Sandra Domingues em 05/12/2010 22:51
Regina, que Deus conforte o seu coração e lhe dê forças para superar essa dolorosa perda. Na missa de 1 ano do Pedrinho a Kátia pediu orações por Pedrinho e por Cássio e em seu coração de mãe também sofrido não restam mágoas...só saudades. Que o Pedrinho e Cássio possam descansar em paz e que Deus continue dando forças a senhora e à Kátia. Fique com Deus


Regina em 05/12/2010 01:12
Sou mãe do Cássio, um rapaz que amava seu filho e sua mulher. Implorou por uma chance, que todos temos direito.
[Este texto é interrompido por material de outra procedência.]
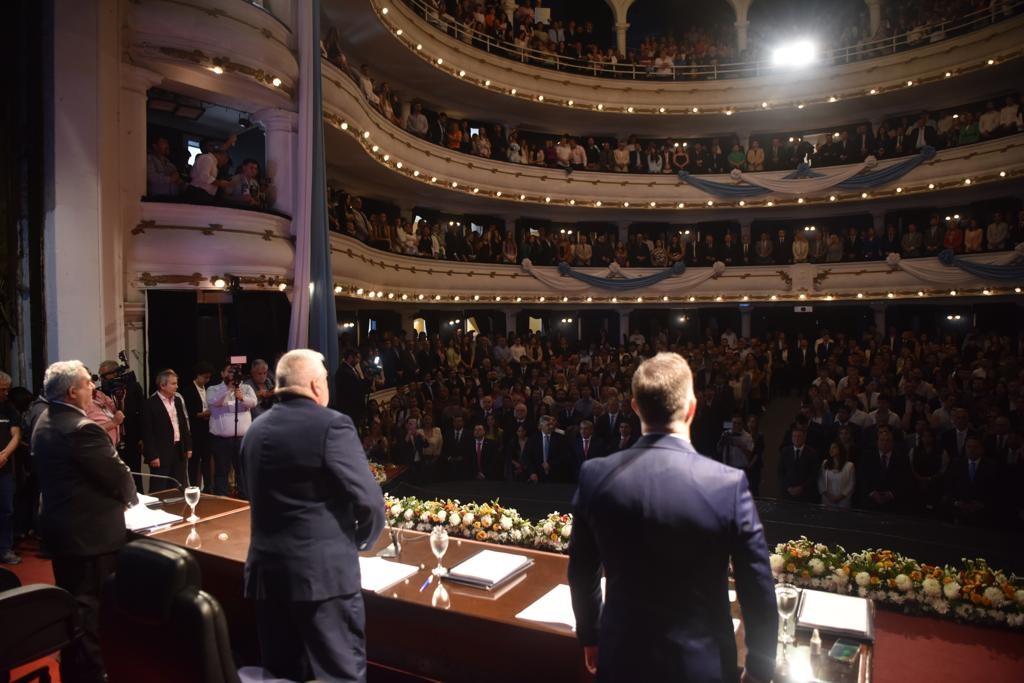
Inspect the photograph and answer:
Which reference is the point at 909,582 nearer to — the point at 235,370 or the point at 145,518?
the point at 145,518

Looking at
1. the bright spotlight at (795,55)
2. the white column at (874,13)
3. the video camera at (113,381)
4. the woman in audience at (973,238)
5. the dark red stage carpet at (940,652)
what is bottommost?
the dark red stage carpet at (940,652)

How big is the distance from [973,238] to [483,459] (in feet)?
43.2

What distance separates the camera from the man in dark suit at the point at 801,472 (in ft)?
23.8

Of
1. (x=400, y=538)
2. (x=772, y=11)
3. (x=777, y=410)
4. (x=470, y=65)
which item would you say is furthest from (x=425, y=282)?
(x=772, y=11)

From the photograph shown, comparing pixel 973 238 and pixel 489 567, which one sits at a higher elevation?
pixel 973 238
Ele sofreu muito com a separação e a chance que não lhe foi dada, tornou-se em tristeza, mas muito triste mesmo até cair em depressão. Infelizmente esta tragédia aconteceu, e eu perdi meu filho e meu único neto. Assisti à tudo, e isso pode passar 100 anos que a cena nunca sairá da minha cabeça. Estou em tratamento médico, psicológico e psiquiátrico, tomando dosagens altas e fortes de remédios, mas tudo parece ter acontecido ontem. Estou afastada do trabalho até hj e por mais dois meses. Quando os médicos psiquiatra e do trabalho, avaliaram novamente meu estado para ver se volto ou não ao trabalho. Meus amores Cássio e Pedro, amores da minha vida, dois pedaços do meu coração foram arrancados. Que nos ajude à todos.